[Items in a dataset]
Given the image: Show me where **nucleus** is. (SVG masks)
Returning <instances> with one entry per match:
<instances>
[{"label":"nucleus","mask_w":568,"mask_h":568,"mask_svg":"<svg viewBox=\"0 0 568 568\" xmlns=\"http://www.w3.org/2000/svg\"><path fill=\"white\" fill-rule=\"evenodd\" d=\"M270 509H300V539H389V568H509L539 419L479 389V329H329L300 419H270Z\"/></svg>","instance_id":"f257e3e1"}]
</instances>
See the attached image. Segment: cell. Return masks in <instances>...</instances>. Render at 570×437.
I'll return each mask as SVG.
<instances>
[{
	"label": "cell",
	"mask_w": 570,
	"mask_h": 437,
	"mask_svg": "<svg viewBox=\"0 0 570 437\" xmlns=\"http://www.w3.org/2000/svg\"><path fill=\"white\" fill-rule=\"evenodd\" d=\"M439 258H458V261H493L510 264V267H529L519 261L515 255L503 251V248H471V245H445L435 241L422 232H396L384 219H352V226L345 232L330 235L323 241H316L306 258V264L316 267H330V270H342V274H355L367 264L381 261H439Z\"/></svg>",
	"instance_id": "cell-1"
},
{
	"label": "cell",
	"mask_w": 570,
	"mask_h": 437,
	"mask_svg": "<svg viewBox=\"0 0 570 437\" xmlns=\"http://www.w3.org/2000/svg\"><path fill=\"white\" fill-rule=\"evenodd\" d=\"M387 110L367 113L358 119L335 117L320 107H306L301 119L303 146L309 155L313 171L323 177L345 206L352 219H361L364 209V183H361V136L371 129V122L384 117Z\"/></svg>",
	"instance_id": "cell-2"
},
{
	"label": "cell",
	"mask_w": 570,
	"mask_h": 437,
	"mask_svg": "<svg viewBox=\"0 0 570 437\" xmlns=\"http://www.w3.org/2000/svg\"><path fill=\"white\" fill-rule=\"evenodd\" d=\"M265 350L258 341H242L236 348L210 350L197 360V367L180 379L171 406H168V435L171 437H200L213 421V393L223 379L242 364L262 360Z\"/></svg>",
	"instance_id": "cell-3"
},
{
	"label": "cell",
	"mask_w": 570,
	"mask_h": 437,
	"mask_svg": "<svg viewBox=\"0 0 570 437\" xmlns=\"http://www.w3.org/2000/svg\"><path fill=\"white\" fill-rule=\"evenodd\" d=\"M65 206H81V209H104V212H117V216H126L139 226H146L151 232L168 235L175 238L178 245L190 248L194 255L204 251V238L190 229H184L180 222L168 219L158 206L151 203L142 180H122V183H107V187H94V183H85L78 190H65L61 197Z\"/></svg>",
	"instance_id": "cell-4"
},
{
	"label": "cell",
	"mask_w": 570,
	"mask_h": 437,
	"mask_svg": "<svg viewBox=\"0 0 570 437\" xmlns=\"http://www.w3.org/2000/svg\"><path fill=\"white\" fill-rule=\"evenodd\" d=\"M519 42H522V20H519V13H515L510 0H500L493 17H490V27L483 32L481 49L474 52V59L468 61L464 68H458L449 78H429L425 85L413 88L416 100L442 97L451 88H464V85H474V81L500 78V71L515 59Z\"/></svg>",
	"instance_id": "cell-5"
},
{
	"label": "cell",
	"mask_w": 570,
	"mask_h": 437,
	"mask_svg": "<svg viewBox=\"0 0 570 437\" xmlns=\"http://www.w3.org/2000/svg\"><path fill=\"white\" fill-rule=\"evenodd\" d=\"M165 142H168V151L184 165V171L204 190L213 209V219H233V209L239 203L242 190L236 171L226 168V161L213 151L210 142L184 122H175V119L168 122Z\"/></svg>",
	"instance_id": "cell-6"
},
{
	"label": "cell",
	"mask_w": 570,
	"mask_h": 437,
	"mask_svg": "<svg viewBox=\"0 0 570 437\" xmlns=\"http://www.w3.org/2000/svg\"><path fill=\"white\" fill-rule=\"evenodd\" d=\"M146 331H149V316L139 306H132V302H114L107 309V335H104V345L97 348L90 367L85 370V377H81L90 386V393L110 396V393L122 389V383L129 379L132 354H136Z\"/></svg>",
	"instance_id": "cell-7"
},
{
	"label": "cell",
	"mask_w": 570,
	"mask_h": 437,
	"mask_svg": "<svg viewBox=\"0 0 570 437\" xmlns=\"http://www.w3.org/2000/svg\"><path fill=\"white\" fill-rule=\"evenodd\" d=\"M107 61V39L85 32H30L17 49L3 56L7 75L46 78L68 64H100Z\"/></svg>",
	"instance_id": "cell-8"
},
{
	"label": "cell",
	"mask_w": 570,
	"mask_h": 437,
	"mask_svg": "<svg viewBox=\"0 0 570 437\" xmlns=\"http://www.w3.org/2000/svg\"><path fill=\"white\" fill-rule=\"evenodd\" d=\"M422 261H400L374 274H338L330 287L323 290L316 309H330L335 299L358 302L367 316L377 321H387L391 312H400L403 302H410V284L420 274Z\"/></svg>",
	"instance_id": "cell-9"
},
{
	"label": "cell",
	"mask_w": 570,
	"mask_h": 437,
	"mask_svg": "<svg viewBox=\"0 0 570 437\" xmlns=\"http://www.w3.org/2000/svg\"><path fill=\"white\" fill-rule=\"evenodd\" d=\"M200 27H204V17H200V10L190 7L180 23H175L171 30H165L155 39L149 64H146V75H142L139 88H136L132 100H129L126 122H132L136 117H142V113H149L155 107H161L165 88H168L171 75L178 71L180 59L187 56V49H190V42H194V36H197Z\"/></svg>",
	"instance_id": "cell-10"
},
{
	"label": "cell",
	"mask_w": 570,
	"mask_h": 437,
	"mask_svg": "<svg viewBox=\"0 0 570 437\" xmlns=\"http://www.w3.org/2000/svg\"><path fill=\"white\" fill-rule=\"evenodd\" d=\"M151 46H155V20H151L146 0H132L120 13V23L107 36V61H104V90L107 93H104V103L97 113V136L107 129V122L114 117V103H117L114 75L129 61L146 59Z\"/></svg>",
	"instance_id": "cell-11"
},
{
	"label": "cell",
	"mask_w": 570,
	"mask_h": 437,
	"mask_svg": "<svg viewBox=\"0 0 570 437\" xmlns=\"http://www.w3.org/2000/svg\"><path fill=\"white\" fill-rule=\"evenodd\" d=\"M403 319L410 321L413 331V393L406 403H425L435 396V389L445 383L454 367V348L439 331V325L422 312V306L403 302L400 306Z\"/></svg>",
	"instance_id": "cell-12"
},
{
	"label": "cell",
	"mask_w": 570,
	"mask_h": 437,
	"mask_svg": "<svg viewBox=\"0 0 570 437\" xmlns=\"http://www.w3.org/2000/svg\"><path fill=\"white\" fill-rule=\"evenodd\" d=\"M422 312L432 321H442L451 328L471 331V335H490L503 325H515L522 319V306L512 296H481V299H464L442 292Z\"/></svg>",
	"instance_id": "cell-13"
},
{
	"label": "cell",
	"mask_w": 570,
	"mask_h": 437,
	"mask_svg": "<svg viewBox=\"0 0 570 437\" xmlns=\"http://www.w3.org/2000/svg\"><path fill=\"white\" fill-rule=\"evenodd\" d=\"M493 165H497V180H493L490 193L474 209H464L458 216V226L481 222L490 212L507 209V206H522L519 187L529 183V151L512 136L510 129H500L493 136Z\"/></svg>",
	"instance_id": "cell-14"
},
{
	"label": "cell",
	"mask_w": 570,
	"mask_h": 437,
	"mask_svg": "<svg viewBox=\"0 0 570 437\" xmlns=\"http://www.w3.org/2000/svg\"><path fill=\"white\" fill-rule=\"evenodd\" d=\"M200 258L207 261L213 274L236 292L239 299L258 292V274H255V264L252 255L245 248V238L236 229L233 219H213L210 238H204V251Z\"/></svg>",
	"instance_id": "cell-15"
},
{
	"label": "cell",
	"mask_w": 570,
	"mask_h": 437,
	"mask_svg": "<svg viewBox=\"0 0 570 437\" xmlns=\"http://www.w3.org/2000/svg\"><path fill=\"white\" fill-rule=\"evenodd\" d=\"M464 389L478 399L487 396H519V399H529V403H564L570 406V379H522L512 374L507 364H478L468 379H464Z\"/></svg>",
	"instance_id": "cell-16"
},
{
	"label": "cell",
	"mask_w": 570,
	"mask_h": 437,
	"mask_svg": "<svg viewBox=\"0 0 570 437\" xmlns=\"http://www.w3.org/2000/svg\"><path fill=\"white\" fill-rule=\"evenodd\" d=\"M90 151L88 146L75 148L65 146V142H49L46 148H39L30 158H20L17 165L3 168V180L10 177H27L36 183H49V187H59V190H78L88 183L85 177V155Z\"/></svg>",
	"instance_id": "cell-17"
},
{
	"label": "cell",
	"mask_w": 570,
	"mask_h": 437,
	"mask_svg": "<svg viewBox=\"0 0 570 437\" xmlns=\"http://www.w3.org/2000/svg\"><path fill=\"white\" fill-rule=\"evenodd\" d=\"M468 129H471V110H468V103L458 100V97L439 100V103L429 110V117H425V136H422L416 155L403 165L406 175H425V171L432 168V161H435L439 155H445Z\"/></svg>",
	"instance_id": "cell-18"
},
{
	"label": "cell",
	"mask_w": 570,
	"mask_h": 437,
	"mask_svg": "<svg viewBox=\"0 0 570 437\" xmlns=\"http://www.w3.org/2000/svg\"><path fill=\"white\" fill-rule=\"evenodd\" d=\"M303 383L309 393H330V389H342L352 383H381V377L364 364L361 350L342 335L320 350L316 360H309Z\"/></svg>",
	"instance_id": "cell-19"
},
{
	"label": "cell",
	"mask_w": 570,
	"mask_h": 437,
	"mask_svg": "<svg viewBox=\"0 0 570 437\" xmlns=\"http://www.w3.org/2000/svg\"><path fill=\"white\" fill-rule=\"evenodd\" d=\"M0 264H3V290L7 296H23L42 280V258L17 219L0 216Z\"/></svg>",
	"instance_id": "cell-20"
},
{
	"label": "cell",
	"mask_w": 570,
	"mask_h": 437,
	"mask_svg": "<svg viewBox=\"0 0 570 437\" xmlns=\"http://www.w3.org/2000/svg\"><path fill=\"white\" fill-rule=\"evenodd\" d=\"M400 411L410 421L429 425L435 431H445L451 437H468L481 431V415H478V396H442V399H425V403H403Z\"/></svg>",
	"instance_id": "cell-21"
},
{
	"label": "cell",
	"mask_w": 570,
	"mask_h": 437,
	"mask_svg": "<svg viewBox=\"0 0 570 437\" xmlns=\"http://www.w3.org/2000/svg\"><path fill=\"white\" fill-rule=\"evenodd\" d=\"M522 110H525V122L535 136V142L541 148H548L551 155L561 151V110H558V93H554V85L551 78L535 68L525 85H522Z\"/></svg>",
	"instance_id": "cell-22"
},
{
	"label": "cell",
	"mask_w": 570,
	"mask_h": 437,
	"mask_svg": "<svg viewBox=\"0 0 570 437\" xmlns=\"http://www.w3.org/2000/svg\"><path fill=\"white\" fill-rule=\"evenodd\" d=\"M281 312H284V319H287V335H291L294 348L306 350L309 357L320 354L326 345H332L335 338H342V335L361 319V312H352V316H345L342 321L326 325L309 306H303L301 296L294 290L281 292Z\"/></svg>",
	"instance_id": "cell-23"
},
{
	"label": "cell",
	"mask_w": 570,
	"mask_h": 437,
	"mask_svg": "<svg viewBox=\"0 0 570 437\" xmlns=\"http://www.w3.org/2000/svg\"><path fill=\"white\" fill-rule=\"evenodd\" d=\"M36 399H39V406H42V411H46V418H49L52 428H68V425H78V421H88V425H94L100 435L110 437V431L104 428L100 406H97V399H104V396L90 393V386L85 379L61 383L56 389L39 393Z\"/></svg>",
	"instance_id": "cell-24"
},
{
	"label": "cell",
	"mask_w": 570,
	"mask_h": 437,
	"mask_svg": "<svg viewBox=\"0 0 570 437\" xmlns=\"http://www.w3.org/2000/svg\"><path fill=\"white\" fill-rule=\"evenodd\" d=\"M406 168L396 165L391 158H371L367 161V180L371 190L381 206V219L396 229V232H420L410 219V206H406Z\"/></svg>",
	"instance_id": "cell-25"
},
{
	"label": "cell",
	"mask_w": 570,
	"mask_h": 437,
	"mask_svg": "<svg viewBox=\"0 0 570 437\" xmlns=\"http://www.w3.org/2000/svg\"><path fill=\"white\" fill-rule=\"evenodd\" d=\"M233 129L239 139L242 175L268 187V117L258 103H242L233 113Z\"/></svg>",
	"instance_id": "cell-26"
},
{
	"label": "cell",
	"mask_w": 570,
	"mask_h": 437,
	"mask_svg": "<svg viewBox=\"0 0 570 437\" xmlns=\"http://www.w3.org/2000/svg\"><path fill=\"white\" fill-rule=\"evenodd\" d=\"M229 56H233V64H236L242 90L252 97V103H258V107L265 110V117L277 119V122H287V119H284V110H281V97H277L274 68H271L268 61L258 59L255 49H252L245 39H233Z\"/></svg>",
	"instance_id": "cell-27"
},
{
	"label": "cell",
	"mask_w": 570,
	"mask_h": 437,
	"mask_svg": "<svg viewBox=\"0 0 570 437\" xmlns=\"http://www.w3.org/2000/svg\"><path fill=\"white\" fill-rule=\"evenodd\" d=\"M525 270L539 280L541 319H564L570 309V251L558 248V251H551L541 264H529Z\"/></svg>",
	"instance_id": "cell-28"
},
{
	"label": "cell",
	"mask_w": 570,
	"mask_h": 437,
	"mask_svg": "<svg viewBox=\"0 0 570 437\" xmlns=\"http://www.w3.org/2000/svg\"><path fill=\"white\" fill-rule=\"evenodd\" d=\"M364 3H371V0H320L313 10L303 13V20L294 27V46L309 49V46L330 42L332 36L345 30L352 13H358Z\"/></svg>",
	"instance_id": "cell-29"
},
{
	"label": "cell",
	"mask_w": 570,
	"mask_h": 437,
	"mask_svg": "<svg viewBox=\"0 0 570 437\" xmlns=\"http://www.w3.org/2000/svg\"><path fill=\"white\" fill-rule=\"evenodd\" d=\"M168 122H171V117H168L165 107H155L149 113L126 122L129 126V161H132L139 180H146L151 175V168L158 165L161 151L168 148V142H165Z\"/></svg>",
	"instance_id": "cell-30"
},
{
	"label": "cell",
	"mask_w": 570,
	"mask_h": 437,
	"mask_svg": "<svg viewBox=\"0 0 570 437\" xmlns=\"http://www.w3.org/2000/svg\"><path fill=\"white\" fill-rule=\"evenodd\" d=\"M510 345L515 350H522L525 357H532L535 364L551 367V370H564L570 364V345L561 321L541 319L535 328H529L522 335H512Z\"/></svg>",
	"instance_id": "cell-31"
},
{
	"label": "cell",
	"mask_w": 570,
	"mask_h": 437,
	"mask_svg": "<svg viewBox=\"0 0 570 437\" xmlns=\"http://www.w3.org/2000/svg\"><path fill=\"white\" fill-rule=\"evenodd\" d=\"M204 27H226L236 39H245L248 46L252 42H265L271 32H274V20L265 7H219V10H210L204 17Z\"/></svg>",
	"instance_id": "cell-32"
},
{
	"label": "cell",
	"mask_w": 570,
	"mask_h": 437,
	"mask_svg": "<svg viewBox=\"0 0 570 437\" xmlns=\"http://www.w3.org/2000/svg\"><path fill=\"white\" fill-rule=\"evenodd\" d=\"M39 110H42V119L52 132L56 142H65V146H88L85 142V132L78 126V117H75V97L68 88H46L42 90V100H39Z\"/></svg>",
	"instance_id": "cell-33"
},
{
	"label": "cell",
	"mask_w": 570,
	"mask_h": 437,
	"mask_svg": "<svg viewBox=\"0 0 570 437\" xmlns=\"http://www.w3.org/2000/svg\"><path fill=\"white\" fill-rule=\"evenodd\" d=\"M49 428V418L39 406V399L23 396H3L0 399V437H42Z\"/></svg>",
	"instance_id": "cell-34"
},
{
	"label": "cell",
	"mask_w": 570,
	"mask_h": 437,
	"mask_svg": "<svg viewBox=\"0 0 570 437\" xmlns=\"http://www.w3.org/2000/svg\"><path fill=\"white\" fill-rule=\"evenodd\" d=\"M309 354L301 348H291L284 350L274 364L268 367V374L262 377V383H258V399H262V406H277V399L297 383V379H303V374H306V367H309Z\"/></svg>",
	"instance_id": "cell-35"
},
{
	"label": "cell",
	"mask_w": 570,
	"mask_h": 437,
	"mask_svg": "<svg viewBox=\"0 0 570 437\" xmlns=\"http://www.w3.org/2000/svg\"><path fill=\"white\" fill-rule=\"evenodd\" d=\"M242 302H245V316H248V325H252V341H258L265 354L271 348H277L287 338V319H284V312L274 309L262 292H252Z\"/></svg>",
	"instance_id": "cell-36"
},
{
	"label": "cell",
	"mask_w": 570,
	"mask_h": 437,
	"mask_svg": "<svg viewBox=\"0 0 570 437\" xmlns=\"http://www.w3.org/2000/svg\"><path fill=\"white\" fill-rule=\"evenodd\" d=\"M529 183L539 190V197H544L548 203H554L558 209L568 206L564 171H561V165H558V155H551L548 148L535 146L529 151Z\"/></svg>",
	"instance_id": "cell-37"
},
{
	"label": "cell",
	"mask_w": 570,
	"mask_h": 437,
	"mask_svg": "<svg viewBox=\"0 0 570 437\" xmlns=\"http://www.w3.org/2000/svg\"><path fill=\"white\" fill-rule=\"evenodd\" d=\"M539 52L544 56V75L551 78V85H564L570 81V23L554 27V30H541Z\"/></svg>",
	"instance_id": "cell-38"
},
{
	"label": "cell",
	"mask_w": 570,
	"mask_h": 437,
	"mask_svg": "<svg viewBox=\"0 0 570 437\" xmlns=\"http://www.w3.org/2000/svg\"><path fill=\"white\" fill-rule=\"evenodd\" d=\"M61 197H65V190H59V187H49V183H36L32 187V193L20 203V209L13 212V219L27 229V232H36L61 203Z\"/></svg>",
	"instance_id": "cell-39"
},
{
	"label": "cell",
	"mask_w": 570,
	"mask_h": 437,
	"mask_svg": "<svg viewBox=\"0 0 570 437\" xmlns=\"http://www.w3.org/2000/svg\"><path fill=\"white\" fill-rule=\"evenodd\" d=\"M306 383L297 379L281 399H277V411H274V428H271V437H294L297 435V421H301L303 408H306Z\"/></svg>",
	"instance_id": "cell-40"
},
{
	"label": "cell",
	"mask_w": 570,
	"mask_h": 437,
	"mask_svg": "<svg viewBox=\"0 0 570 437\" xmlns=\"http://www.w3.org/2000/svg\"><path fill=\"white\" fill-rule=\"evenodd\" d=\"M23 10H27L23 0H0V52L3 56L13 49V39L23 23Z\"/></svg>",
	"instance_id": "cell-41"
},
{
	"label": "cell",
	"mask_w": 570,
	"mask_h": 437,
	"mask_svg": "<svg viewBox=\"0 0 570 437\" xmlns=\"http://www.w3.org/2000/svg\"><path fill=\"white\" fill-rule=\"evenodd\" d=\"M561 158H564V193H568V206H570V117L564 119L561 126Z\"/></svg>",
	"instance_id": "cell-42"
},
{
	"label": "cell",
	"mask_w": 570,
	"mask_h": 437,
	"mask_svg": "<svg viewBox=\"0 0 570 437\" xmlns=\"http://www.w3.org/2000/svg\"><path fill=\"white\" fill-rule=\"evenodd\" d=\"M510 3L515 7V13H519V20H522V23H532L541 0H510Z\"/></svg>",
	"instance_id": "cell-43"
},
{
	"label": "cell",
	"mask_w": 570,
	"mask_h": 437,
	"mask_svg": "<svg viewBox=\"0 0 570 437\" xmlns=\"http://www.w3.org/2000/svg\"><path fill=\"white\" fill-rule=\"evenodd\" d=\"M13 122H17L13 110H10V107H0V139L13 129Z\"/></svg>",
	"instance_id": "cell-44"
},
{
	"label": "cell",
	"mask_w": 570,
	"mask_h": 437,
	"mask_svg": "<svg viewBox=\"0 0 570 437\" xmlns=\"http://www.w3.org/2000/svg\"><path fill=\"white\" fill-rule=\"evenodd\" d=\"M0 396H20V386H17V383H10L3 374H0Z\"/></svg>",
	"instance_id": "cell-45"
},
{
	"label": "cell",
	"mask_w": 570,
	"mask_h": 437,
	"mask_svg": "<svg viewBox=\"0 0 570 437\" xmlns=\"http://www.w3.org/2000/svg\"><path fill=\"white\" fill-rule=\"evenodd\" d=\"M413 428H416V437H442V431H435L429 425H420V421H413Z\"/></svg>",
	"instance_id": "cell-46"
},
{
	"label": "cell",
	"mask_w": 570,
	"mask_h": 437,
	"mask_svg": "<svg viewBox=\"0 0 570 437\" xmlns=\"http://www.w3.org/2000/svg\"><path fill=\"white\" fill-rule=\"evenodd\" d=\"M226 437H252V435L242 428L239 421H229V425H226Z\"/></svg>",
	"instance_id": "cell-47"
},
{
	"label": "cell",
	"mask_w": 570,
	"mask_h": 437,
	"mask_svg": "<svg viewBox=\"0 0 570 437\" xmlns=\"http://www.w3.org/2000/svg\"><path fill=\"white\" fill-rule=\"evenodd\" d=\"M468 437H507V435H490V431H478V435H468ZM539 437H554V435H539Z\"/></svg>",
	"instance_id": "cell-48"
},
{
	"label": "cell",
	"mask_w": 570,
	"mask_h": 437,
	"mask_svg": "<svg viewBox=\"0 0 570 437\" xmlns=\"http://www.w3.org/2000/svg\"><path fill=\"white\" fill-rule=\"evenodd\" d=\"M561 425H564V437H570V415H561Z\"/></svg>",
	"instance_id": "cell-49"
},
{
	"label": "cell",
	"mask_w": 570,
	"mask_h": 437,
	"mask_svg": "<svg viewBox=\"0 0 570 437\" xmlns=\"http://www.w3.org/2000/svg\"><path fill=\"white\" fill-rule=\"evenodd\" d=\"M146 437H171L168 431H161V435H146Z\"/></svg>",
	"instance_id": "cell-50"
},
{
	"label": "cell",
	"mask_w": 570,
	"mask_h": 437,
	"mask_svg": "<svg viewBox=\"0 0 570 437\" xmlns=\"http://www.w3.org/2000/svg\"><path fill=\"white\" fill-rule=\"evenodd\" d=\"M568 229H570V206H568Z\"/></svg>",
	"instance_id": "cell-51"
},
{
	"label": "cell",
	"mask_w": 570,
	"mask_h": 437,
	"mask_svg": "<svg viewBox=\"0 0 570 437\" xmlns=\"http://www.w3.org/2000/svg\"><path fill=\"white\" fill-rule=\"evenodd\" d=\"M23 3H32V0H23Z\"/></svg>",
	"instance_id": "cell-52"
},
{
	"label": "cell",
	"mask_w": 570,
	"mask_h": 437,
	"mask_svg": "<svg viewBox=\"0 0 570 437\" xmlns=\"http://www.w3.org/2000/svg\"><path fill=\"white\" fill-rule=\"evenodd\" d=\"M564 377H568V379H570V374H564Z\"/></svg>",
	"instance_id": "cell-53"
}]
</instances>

→ **Exercise directions**
Tally the lines in the rows above that contain the string "image", and reply with the count alone.

→ **Exercise solution**
2